MATERIAL PROVIDED:
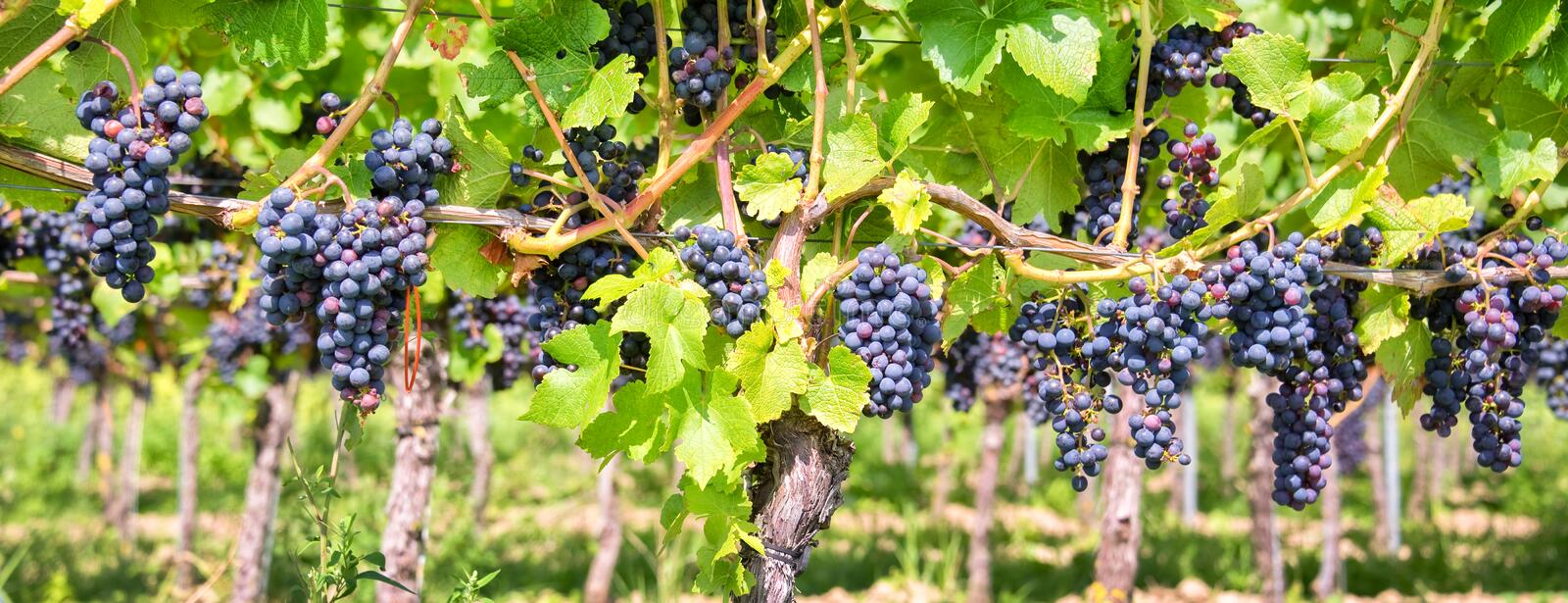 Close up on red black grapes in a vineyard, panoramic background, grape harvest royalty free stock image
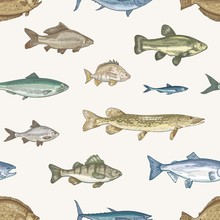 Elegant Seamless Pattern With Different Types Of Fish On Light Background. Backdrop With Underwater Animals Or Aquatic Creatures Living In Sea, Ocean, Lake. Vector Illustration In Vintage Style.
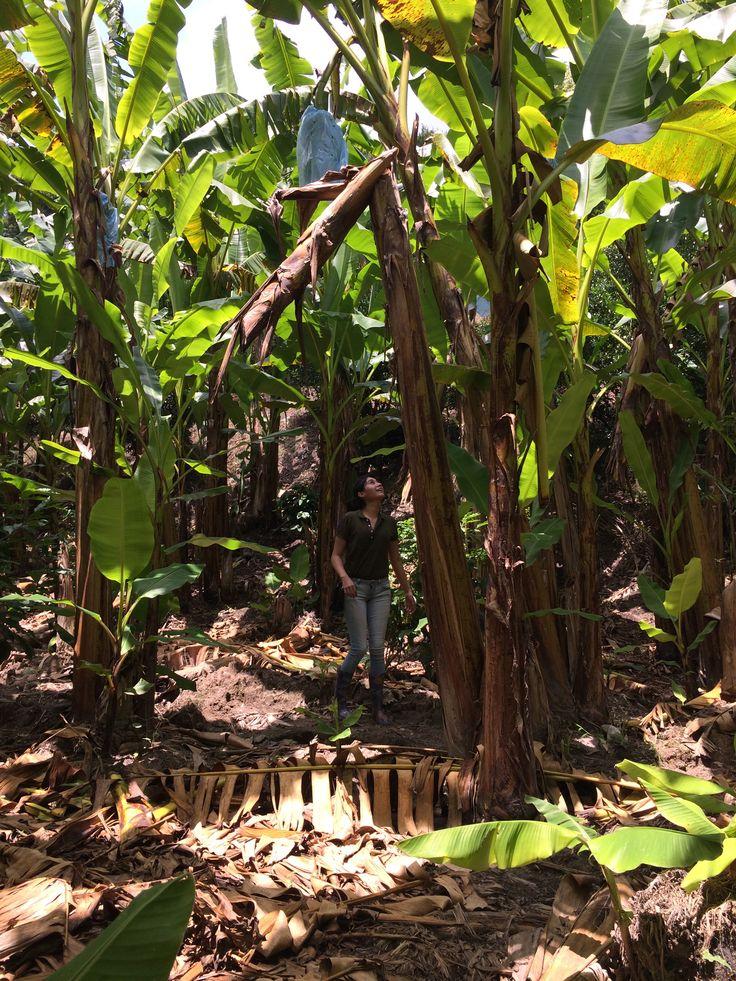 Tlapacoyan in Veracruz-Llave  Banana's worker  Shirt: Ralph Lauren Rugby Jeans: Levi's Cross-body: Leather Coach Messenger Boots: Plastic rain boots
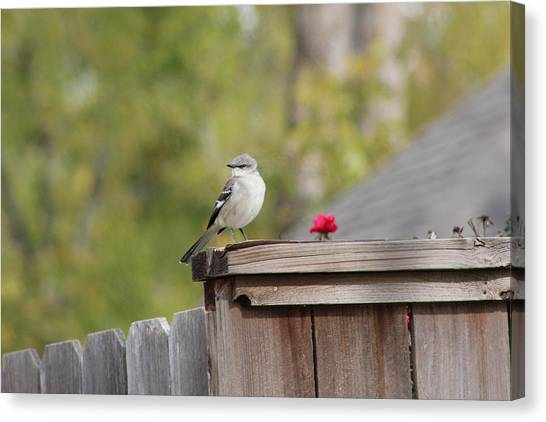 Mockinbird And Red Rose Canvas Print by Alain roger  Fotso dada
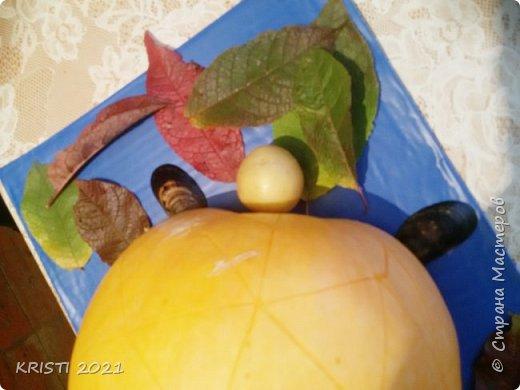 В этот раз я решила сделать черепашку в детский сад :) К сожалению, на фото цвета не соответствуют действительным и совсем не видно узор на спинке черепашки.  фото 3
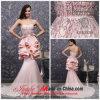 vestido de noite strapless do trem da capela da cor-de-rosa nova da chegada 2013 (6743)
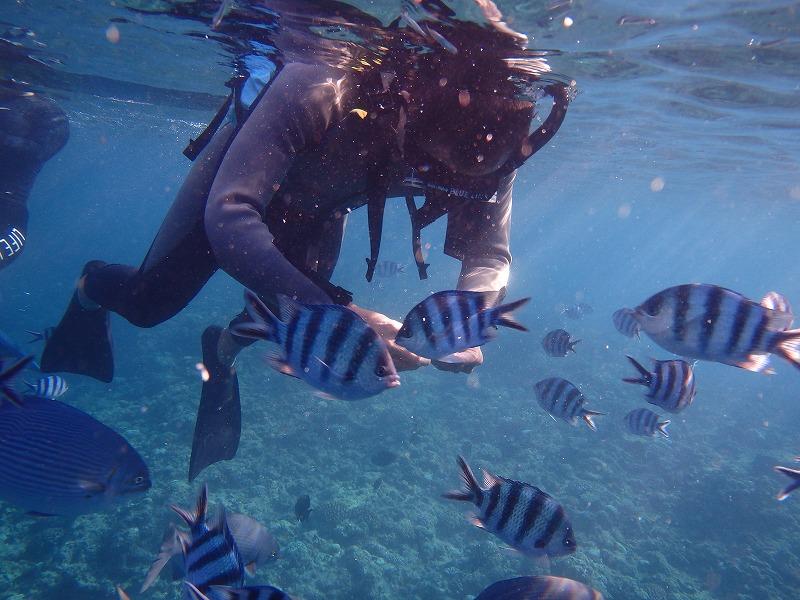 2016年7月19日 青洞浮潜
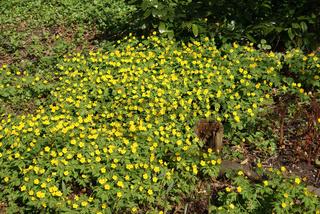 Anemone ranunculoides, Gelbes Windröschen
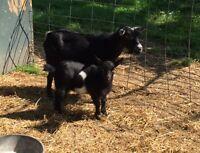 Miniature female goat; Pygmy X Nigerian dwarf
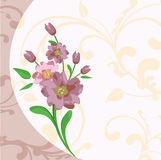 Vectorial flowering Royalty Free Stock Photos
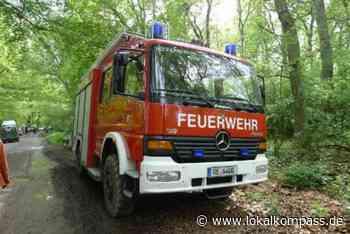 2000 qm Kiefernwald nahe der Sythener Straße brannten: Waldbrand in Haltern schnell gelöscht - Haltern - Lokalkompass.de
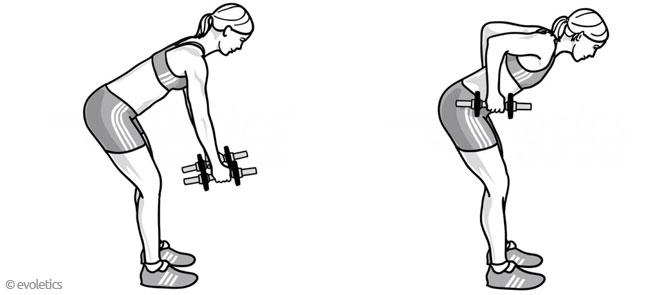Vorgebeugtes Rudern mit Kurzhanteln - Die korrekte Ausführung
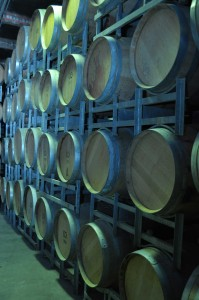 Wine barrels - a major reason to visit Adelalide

TASK GOAL: Starting with the line containing "Vorgebeugtes Rudern mit" and ending with the last line of the records above, write out each line exactly; no pictures.

SOLUTION FOR THIS EXERCISE:
Vorgebeugtes Rudern mit Kurzhanteln - Die korrekte Ausführung
 Wine barrels - a major reason to visit Adelalide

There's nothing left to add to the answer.